Wczoraj ogłoszono nowe obostrzenia, dotyczące m.in. wprowadzenia bezwzględnego nakazu noszenia maseczek. W praktyce oznacza to, że nie będziemy już mogli zasłaniać ust i nosa wyłącznie szalikiem, chustą lub przyłbicą.
Wielu Polaków zastanawia się też, w jaki sposób pandemia odbije się na nadchodzących wielkimi krokami świętach Wielkanocy. Czy przyjdzie nam spędzać je podobnie jak rok temu, w ścisłym reżimie sanitarnym, czy też z uwagi na rozpoczęcie szczepień, obostrzenia mogą zostać nieco poluzowane?
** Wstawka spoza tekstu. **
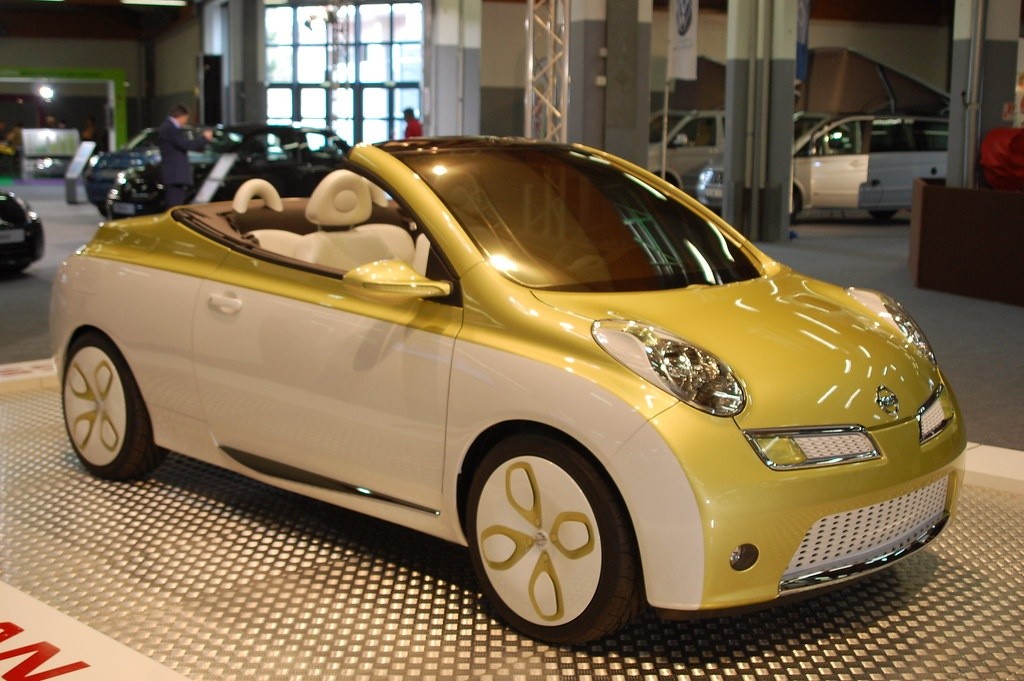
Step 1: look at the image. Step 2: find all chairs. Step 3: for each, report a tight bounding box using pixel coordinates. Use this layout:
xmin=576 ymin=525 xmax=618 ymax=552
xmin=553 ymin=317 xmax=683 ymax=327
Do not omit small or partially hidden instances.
xmin=233 ymin=168 xmax=431 ymax=279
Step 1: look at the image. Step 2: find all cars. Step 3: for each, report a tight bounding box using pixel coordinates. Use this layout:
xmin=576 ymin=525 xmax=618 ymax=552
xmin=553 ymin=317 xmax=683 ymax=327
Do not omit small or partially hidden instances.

Wątpliwości zdaje się rozwiewać dzisiejsza rozmowa z Adamem Niedzielskim w RMF FM.
Zdaniem ministra zdrowia, wszystko zależeć będzie od dziennej liczby zakażeń, sytuacji epidemicznej, a ta nie wydaje się zbyt optymistyczna.
- Prognoza mówi, że szczyt zachorowań będzie pod koniec marca - powiedział Adam Niedzielski na falach rozgłośni radiowej.
Po raz kolejny świętowanie w domu
Minister zdrowia zapowiedział w rozmowie z RMF FM, że jeśli liczba przypadków zakażenia koronawirusem wciąż będzie rosła, z pewnością będzie rozważany scenariusz dotyczący lockdownu na Wielkanoc. Przemieszczanie się i spotkania w dużym gronie rodziny i przyjaciół sprzyjają bowiem rozprzestrzenianiu się Covid-19.
Obecnie dzienna liczba zakażeń przekracza już 12 000, a jak stwierdził Adam Niedzielski, wkrótce będziemy mieli do czynienia z liczbami powyżej 15 i 16 000.
Podobne rozwiązania do tych przedstawionych przez ministra zdrowia sugerował prezes Naczelnej Izby Lekarskiej w rozmowie z Wirtualną Polską.
- (...) potraktujmy spotkania, jako jeden element, który może doprowadzić do rozprzestrzenienia się koronawirusa (...) Myślę, że warto jeszcze trochę się pomęczyć, by pokonać pandemię i korzystać z tej swobody spotkania się w kolejne święta - zachęcał Andrzej Matyja.